TASK REQUIREMENTS :: Reproduce verbatim the part of the rows below that opens with the line containing "Sorting by camera distance, arrange" and continues through the end of the rows.

THE RECORDS ::
<<<<
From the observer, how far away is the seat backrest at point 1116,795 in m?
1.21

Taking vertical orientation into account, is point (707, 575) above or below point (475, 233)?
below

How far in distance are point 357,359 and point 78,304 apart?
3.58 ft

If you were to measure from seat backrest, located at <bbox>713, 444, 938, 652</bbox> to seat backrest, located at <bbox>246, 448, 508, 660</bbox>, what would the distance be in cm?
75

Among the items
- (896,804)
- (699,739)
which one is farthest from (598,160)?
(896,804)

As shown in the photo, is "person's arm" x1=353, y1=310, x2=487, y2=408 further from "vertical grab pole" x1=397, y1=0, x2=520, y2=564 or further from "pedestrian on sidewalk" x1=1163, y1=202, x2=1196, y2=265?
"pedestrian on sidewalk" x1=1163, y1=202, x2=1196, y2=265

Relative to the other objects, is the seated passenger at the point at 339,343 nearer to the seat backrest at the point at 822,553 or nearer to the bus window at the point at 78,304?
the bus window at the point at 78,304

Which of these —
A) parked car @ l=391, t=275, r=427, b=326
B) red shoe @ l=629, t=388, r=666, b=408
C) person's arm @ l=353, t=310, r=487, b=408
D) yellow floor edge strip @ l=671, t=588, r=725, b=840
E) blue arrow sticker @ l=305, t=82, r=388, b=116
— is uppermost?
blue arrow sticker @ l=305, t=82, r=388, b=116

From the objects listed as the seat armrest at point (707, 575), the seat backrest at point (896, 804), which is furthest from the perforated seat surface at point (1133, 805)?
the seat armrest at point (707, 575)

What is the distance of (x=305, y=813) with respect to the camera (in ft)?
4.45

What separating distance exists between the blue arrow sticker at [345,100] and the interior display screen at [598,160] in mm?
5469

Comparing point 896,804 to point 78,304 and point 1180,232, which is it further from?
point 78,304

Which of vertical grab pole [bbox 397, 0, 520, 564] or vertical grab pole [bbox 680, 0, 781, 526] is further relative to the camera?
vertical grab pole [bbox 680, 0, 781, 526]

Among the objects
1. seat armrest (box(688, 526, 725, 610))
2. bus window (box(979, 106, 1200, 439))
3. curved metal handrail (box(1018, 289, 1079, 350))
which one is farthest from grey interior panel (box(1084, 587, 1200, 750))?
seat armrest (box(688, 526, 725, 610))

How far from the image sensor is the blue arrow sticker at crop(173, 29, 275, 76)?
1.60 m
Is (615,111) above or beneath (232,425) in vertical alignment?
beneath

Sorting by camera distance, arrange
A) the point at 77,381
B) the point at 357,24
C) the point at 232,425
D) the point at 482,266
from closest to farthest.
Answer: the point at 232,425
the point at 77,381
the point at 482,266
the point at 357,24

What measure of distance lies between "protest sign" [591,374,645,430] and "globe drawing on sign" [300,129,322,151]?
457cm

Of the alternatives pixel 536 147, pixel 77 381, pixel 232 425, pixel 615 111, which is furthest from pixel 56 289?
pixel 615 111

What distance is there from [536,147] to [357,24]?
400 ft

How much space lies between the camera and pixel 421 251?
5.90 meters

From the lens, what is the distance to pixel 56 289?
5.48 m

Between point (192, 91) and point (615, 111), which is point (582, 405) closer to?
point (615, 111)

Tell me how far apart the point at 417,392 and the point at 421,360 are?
>>>>
TASK SOLUTION ::
Sorting by camera distance, arrange
A) the point at 77,381
B) the point at 357,24
C) the point at 232,425
D) the point at 482,266
from closest to farthest.
Answer: the point at 232,425
the point at 77,381
the point at 482,266
the point at 357,24

What measure of distance lies between "protest sign" [591,374,645,430] and "globe drawing on sign" [300,129,322,151]?
457cm

Of the alternatives pixel 536 147, pixel 77 381, pixel 232 425, pixel 615 111, which is furthest from pixel 56 289?
pixel 615 111

What distance is there from [536,147] to [357,24]?
400 ft

How much space lies between the camera and pixel 421 251?
5.90 meters

From the lens, what is the distance to pixel 56 289?
5.48 m

Between point (192, 91) and point (615, 111), which is point (582, 405) closer to?
point (615, 111)

Tell me how far apart the point at 417,392 and the point at 421,360 are?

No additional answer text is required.